Nowadays, sails are made from highly technical synthetic materials that won’t shrink, rot or stretch out of shape when battered by the wind and weather. But before these fabrics were in common use, sails were made of canvas and linen – fabrics that will degenerate quickly if they are not treated with a preservative. I often use canvas and linen in my work and so it is appropriate to look at traditional ways of preserving these types of cloth.
There are several traditional ways that sailors and fishermen would preserve sails, ropes and nets. Tanning or barking is a process of boiling sailcloth in a solution of cutch, an extract of the plant Acacia Catechu that is very high in natural tannins. This process turns the sail a reddish/brown and gives protection from the elements, but the sail remains absorbent and becomes heavy in wet weather.

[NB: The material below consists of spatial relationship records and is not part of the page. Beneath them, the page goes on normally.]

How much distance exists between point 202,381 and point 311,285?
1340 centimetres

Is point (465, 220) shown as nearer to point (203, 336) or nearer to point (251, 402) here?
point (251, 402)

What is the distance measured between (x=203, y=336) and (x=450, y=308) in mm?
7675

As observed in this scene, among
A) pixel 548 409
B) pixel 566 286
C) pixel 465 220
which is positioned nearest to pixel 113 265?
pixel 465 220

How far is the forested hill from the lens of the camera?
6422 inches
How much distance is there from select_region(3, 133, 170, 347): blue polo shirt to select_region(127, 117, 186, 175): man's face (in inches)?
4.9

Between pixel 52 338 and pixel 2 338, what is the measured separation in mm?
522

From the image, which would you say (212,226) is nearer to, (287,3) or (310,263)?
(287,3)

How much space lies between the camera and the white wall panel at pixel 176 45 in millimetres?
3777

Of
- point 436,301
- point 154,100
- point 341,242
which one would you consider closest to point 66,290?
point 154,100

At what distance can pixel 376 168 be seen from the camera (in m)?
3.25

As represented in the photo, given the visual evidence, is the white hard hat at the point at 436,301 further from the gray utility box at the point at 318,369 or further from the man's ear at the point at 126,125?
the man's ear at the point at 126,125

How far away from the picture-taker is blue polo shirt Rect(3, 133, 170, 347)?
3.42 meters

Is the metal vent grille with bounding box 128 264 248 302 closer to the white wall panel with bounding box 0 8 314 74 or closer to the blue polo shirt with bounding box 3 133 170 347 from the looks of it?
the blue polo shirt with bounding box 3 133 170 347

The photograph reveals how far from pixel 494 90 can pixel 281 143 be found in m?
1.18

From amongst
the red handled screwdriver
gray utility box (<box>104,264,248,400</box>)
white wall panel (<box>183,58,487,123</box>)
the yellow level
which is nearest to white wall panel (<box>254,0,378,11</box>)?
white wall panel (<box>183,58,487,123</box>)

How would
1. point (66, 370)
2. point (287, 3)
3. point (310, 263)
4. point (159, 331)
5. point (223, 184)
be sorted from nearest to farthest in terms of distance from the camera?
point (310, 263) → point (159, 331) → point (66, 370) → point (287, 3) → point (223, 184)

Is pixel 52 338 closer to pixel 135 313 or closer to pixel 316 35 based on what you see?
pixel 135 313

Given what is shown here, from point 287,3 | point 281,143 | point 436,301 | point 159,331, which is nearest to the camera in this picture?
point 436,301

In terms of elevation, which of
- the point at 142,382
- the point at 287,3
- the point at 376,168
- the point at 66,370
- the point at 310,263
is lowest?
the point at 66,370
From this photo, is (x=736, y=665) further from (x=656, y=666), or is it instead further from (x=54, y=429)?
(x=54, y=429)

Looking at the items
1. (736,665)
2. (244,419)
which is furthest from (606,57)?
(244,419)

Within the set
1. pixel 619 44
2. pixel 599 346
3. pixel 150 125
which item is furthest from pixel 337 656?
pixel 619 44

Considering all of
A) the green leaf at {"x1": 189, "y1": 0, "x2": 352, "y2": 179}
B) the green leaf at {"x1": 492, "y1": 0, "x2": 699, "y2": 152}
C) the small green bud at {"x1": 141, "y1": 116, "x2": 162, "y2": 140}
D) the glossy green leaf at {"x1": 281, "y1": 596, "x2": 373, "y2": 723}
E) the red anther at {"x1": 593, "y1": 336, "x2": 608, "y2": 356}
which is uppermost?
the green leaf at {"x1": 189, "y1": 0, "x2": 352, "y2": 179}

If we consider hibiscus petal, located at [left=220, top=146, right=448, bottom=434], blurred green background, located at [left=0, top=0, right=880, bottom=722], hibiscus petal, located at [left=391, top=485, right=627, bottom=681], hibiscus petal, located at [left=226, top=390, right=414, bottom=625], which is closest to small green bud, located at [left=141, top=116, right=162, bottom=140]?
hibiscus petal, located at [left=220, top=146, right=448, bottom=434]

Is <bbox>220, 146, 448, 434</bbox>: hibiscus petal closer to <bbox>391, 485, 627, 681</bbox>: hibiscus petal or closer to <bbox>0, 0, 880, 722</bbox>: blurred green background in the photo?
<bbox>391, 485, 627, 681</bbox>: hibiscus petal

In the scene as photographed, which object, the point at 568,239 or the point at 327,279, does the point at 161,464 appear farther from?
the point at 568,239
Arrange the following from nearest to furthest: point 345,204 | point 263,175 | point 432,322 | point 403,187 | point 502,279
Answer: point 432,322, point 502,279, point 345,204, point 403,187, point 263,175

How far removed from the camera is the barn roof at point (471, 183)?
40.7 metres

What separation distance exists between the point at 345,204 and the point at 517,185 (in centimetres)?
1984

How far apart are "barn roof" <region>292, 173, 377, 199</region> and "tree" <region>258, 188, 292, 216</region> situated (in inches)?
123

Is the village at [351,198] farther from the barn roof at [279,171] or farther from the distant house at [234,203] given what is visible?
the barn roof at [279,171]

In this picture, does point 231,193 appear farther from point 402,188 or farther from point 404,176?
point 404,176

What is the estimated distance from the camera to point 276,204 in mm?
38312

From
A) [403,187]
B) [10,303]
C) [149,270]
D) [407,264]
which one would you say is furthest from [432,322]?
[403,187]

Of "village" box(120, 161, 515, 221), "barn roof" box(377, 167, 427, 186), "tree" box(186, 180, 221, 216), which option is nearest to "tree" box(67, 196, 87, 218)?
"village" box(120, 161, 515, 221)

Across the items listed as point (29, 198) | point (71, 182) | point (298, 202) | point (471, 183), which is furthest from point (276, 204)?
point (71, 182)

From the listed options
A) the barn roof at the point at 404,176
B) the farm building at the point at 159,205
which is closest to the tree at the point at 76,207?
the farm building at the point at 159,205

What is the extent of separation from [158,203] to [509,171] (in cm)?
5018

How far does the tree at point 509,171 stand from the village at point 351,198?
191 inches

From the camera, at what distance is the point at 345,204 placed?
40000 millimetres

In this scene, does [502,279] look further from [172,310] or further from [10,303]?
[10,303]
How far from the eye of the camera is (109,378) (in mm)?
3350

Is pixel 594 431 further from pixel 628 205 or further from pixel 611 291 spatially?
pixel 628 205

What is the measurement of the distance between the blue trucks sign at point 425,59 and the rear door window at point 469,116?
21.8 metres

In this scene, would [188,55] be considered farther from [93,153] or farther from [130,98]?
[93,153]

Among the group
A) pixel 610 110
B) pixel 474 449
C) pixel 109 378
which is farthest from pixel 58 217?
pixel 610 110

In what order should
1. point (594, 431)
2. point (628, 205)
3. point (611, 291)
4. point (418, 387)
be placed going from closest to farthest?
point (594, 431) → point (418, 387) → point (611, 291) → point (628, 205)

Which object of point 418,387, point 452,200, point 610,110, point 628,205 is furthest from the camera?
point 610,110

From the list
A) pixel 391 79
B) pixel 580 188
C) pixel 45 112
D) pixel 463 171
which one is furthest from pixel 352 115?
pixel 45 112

I find the process of ‘dressing’ sails with linseed oil, wax and ochre more intriguing. The mixture is spread on both sides of the sail and penetrates the cloth to create a barrier that protects it from the wet. Despite the fear that the linseed oil coated cloth would spontaneously combust (!), I have made some samples and hung them up in a well ventilated room to dry.
Since using chalk that I had collected, hand ground and turned into distemper in a recent piece of work, I have been keen to use other natural materials collected from the environment. I thought that I could easily replace ochre in the dressing mixture with another material and for the past couple of weeks I have been looking for a substitute on my walks along the beach. Red clay from Cley beach and sea-coal from the East Hills in Wells have proved to be worthy alternatives.
When I first made these samples I was disappointed. I thought they looked like dirty scraps of cloth with no aesthetic appeal. However, I looked at them again a couple of days ago and the drying process has greatly improved their appearance and touch and I think there could be some potential.
Now the linseed oil is less sticky and smelly, the yellow/brown oil, wax, and coarsely ground red clay turns the cloth a wonderful, translucent terracotta and similarly coarse-ground sea-coal gives texture. I’ve also mixed some of my previously ground chalk with oil and wax and the mixture gives a dense, creamy coating that gently cracks when manipulated.
These are my first experimental samples. They need a lot of refining and I should spend longer processing the clay and sea-coal and trying out different proportions of oil and wax. But I have ideas …… I’ll keep you updated!